「水産改革」拙速やめよ 都内でフォーラム 漁民に情報を 浜の環境守れ

水産改革法案問題で都内でフォーラム安倍政権が今国会で成立を狙う「水産改革法案」の拙速な審議をやめ、十分な議論をするよう求めて11月5日、全国の沿岸漁民が東京都内で緊急フォーラムを開きました。主催は、JCFU全国沿岸漁民連絡協議会、「漁業法改正法案に反対する漁業経済研究者の会」、「NPO法人21世紀の水産を考える会」です。
 
 安倍首相は、所信表明演説で「次は、水産改革」だと表明。国が示す漁業法改定案の概要では、▽漁業権の地元漁民への優先付与をやめ、企業に漁協を通さずに免許を与える▽海区漁業調整委員会から公選制を廃止、知事の任命制にする―ことを狙っています。
 
 加瀬和俊帝京大学教授、水産庁の櫻井政和漁業調整課課長補佐、香川海区漁業調整委員会の濱本俊策会長が報告しました。
 
 櫻井氏が「漁業法制定時と水産業を取り巻く状況、社会の目が変わった」と説明したのに対し、加瀬氏は、漁協に与えられた漁業権と企業等へ直接与えられた漁業権が並立すると、今まで一体で行ってきた資源管理や浜の環境保持が困難になると指摘。
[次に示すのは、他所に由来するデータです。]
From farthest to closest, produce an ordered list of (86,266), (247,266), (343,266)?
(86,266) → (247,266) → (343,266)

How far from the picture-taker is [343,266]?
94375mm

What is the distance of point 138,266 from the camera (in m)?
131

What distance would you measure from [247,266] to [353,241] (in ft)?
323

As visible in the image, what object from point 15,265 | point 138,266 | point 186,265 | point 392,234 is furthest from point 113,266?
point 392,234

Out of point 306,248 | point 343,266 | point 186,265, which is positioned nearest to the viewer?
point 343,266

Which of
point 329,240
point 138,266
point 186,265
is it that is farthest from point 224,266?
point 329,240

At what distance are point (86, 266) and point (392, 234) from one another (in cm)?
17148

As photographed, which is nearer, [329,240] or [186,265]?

現行法でも企業が組合員として参加しており、「法律を変える必要性はない」と述べました。
 
 濱本氏は、海区漁業調整委員会の公選制が廃止されれば「委員会は単に県の出したものを認める機関になる」と強調。「漁民に情報を示さず、議論もないまま押し通そうとしている」と憤りました。
 
 日本共産党、立憲民主党、国民民主党、自民党の国会議員が参加。日本共産党からは、紙智子、井上哲士の両参院議員、田村貴昭、宮本岳志の両衆院議員があいさつしました。(しんぶん赤旗 2018年11月6日)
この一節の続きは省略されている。